Four Basic Tools You
Need for Going on Offense
    Truth In Lending Act (“TILA”)
    Foreclosure By Advertisement Statute
    Minnesota “Equity Stripping” Laws
    Minnesota’s New Anti-Predatory Lending
     Laws
EARLY IS BETTER

  The earlier you look at the documents
   and go on “offense” the better.

                              --Why?--
    One of the most powerful legal claims is a
     Truth In Lending Act violation, and it is
     arguably extinguished after the Sheriff’s Sale
     has occurred. See Saygnarath v. BNC Mortgage, 2007 WL 1141495 (D.
     Minn. 2007); But see Walker v. Contimortgage, 232 B.R. 725 (Bankr. N.D. Ill. 1999)
TRUTH IN LENDING ACT

  The Truth In Lending Act (“TILA”) is the
   most powerful tool you have to stop a
   foreclosure.

    WHY?
       The remedies provided under TILA are so
        powerful that they completely change the
        leverage and dynamics of a foreclosure, because
        the mortgage is immediately VOID.
RESCISSION
 If appropriate TILA and HOEPA disclosures are not
  made, or if prohibited terms are included in a HOEPA
  loan, the consumer can rescind a loan for up to 3 years
  from the date of consummation unless the property has
  been earlier sold or transferred. 15 U.S.C. §§ 1635(a),
  1635(f).

++++++++

Study questions:
[A] In the foreclosure defense slides, how long does a consumer have to rescind a loan when the required TILA and HOEPA disclosures were not made?
[B] Carry the foreclosure defense slides forward from their last line.
The rows that come next have no connection to the foreclosure defense slides.

++++++++

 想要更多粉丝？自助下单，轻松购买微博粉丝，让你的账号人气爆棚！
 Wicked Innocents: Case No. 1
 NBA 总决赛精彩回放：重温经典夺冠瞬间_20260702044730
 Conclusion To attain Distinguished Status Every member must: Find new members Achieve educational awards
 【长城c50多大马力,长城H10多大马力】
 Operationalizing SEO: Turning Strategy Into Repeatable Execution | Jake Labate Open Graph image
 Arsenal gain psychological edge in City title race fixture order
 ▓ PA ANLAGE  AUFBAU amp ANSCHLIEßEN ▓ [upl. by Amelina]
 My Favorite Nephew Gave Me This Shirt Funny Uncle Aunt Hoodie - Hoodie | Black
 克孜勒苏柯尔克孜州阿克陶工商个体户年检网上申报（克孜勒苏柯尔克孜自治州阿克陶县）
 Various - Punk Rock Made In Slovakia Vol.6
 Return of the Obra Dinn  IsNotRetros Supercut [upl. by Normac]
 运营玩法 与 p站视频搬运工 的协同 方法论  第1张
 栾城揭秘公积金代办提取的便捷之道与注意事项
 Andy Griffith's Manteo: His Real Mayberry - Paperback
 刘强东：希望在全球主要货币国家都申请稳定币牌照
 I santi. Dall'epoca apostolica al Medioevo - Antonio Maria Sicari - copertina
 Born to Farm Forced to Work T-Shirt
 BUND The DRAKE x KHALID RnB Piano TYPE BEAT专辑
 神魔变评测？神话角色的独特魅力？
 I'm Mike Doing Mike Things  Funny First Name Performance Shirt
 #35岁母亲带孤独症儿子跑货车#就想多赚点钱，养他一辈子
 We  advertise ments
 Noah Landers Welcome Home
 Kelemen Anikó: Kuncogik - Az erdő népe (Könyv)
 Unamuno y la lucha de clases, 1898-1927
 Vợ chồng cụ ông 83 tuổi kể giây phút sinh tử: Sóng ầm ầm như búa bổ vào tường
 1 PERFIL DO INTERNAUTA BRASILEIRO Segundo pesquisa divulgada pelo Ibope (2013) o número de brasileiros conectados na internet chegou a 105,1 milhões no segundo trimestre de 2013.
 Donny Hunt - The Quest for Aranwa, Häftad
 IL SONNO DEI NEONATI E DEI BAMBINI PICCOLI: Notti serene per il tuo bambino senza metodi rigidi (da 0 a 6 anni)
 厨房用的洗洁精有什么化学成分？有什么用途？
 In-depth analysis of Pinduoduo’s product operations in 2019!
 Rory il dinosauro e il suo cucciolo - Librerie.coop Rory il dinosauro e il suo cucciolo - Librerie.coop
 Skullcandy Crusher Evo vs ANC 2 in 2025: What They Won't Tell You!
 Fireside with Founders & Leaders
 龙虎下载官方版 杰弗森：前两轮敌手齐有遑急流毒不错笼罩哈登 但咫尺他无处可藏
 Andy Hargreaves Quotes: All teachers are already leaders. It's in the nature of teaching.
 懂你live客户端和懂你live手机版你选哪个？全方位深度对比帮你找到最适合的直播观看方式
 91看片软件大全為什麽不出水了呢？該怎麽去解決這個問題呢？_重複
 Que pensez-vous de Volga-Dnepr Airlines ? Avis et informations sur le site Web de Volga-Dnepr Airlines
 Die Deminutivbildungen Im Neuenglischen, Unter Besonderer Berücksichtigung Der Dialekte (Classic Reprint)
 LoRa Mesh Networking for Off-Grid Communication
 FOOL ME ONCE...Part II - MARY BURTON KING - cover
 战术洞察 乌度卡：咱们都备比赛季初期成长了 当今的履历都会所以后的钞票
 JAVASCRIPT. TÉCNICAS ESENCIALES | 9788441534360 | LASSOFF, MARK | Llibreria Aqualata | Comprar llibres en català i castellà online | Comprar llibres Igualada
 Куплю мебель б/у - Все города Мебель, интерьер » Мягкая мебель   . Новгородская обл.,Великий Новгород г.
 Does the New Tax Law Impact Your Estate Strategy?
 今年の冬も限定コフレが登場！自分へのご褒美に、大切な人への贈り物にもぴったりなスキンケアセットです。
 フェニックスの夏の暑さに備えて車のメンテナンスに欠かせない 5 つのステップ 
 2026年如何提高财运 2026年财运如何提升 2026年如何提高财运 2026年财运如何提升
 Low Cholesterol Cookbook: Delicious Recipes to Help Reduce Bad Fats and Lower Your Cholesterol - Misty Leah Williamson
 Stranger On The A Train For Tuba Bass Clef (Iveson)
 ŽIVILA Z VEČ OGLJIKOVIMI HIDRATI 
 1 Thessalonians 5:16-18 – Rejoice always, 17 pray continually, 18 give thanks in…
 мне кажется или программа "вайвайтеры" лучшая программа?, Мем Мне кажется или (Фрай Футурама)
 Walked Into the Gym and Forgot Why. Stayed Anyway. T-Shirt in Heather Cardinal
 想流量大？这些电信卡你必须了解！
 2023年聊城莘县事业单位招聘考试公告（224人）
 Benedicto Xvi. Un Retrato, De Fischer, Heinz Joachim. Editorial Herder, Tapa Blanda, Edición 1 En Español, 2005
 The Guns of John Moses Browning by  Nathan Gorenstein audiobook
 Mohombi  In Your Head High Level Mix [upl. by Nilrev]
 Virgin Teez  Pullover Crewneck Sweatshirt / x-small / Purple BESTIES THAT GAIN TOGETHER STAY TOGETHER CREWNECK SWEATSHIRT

++++++++

Answers for the exercise:
[A] Up to 3 years from the date of consummation, unless the property was sold or transferred earlier.

[B]
 Upon rescission, a consumer is not liable for any
  finance or other charge under the mortgage loan
  and any security interest given by the consumer is
  void. 15 U.S.C. § 1635(b); Regulation Z, 12 C.F.R. §
  226.23(d). Rescission can be made against any
  assignee of the loan. 15 U.S.C. § 1641(c).
Spotting A TILA Violation

  First, does TILA rescission apply to your
   client’s mortgage?
    Was the mortgage refinancing an earlier
     mortgage? If not, the TILA rescission right
     does not apply.

    Did the refinancing occur within the past
     three years? If not, the three year statute of
     limitations period has passed.
Three Day Right To Cancel

  Did every person (husband and wife)
   each receive two notices of a right to
   cancel?
  If they received the notice, were the
   dates calculated correctly?
    Exclude Sundays and Holidays.
    Cannot be blank, i.e. Ameriquest
    Cannot “waive” right at closing, unless there
     are special circumstances
Calculation of the Finance
Charge and Amount Financed

  Every charge on a HUD-1 itemized
   disclosure is either a “finance charge” or
   an “amount financed.”

  The purpose is to disclose to the
   consumer the cost of obtaining credit
   rather than paying cash.
Errors and Tolerances

  For a person who is in foreclosure, a
   mere $35 error is enough to trigger the
   right to rescind.
    Overdisclosures are unlimited and not
     actionable.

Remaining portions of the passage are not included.